**Teks Bacaan**
....

Muchlis juga menyebutkan perlunya penjelasan resmi dari pihak terkait mengenai kriteria wali tersebut. Tentu saja termasuk proses pemilihan wali, apakah dipilih berdasarkan keturunan, penunjukan atau pemilihan secara demokrasi?
Sementara penggiat penerapan syariat menganggap QWN patut direspon dengan sedih, pilu dan malu dikarenakan tidak dicantumkannya kriteria atau poin syarat mampu baca Alquran dalam Qanun Wali Nanggroe yang telah disahkan tidak dicantumkan secara eksplisit syarat tersebut, Al-Quran dan wibawa wali nanggroe Oleh Teuku Zulkhairi 6/11/12.
Dua respon ini seakan menempatkan QWN sebagai sengatan yang menyentak jantung keamanan serta perdamaian yang baru saja kita peroleh. Betapa tidak, disatu sisi masyarakat pedalaman berharap hadirnya wali akan menjadi solusi dari terisolir dan ketertinggalan wilayah mereka dari pembangunan serta kesejahteraan. Bagi syariat sendiri, kehadiran wali diharapkan akan menjadi penompang penerapan syariat. Disamping sebagai tonggak utama kedamaian, kebudayaan dan persatuan.
Dengan harapan seperti itu, tentu saja hasil qanun seperti menghujam nadi masyarakat, bagaimana harapan terwujud sementara qanun bentuk keberadaan wali sendiri jauh dari cita-cita tersebut. Walaupun sebenarnya bisa saja wali akan lebih tau dan bijak terhadap kesemua asa dan harapan.
Kehadiran Lembaga Wali Nanggroe di Aceh sendiri merupakan amanah MoU Helsinki tanggal 15 Agustus 2005 antara pemerintah RI dan GAM , point 1.1.7 dan Pasal 96 (1) (2) (3), Pasal 98, Pasal 99 Undang-Undang Nomor 11 Tahun 2006 tentang Lembaga Wali Nanggroe Pemerintahan Aceh, UU Nomor 11 Tahun 2009 mengenai Pemerintahan Aceh.

....

**Item yang Ditampilkan**

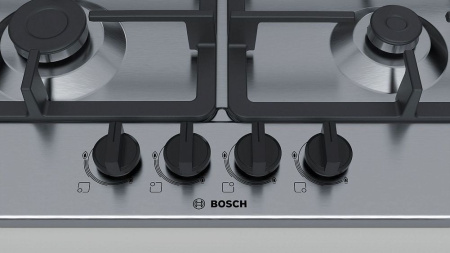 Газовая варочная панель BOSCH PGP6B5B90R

....

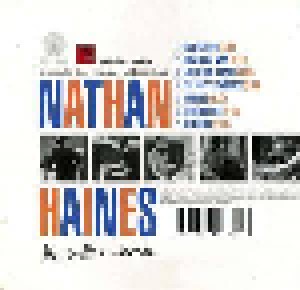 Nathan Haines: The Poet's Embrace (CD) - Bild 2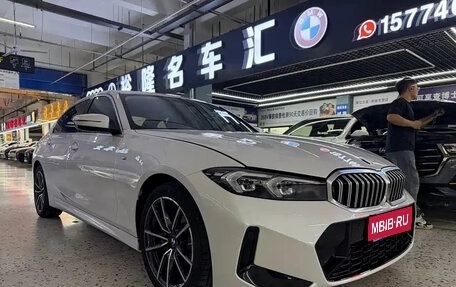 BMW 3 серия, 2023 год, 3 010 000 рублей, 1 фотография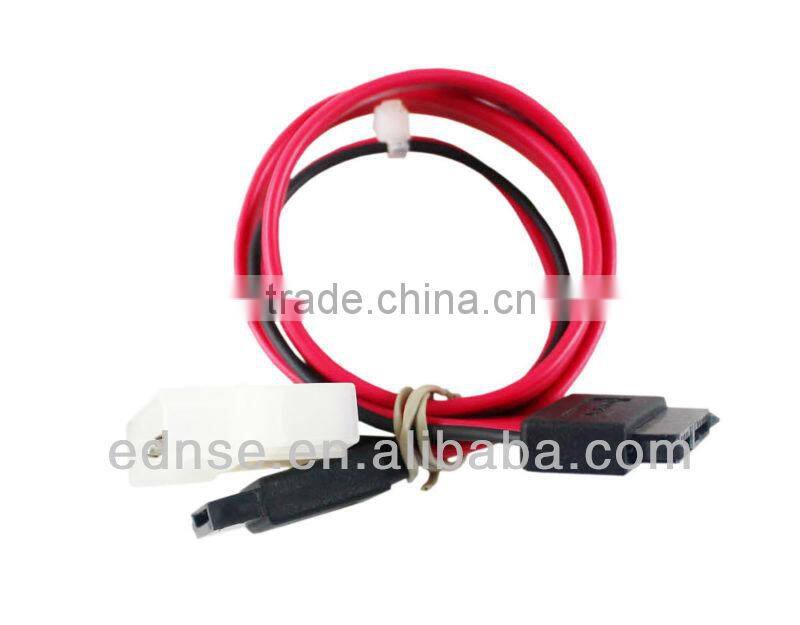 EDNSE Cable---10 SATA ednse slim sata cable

....

**Soal 1**
Salin persis bagian teks tentang Qanun Wali Nanggroe mulai dari "Muchlis juga menyebutkan" sampai dengan "Teuku Zulkhairi 6/11/12.".
**Soal 2**
Teruskan teks tentang Qanun Wali Nanggroe setelah kalimat terakhirnya.
Item-item ini tidak berhubungan dengan teks tentang Qanun Wali Nanggroe.

**Jawaban Latihan 1**
Muchlis juga menyebutkan perlunya penjelasan resmi dari pihak terkait mengenai kriteria wali tersebut. Tentu saja termasuk proses pemilihan wali, apakah dipilih berdasarkan keturunan, penunjukan atau pemilihan secara demokrasi?
Sementara penggiat penerapan syariat menganggap QWN patut direspon dengan sedih, pilu dan malu dikarenakan tidak dicantumkannya kriteria atau poin syarat mampu baca Alquran dalam Qanun Wali Nanggroe yang telah disahkan tidak dicantumkan secara eksplisit syarat tersebut, Al-Quran dan wibawa wali nanggroe Oleh Teuku Zulkhairi 6/11/12.

**Jawaban Latihan 2**
![]() |
| Hasan Tiro Muda (Google) |
Demokrasi Ala Wali
Muhammad Hamka dalam laman lintasgayo.com dengan opini yang berjudul Qanun Wali Nanggroe dan Neo patrimonialisme, 9 November 2012, menulis "Kita patut menyoal “logika minus” anggota DPRA yang memutuskan sebuah produk hukum tanpa memerhatikan secara serius aspirasi publik yang merasa keberadaanya di Aceh di zalimi oleh kehendak (politik) kelompok mayoritas".
Pembuatan QWN seharusnya tidak berwajah arogan dan memihak kelompok serta tidak membuka pematik masalah baru. Sebab kepemilikan institusi lembaga wali sendiri bukan untuk golongan tertentu. Maka secara normal baik dari pembuatan draf (legal drafting), pengesahan hingga poin-poin qanun tentu harus merujuk kepentingan bersama, bukan pihak legisiasi saja.
Jika euforia wali terkesan menafikan golongan lain, maka kewibawaan serta nilai lembaga dan tokoh wali sendiri akan terlihat remeh. Sebab wali terkesan tidak demokrasi, adikuasa dan semena-mena. Padahal tujuan dari lembaga dan tokoh tersebut untuk mencibtakan keadilan, kewibawaan serta kedamaian Aceh.
Dalam kacamata rakyat, seorang wali sederhananya mampu menjadi sosok yang mewakili Aceh dalam berbagai sisi nilai yang mereka punya. Dan jika dikembalikan faktor masa lalu, tokoh wali merupakan implementasi dari pemimpin Aceh dengan pribadi yang kaya ilmu agama dan memiliki ikatan kuat dengan rakyat Aceh, seperti Tgk Syiek di Tiro yang punya kedekatan mental dan ciri khas tersendiri.
Dimasa sekarang sulit sekali melihat sosok pribadi wali, namun ideal sang wali nantinya diharapkan menjadi duta bagianpencitraan Aceh di mata nasional maupun internasional. Sehingga ketenaran korupsi di wilayah otonimi ini bisa sedikit terkikis.
Kriteria wali diantaranya beragama Islam. Sedangkan ukuran seorang muslim yang standar umum, mampu membaca Al-Quran dengan baik dan lancar. Maka menafikan poin Al-Qur'an sebagai syarat mampu membaca A-Qur'an sangat rancu. Kalaupun ditinjau secara budaya orang Aceh adalah orang sangat gemar membudayakan baca Al-Quran, baik secara formal atau non formal. Tentu kelayakan poin tersebut hendaknya bisa menjadi priorotas. Ditambah bisa bahasa asing paling kurang bahasa Arab dan Inggris. Jadi tidak perlu kita takutkan untuk di tulis poin tersebut, karena akan mengangkat maruah wali yang bisa berbahasa Arab, dibuktikan dengan membaca Al-Qur'an dengan baik dan benar.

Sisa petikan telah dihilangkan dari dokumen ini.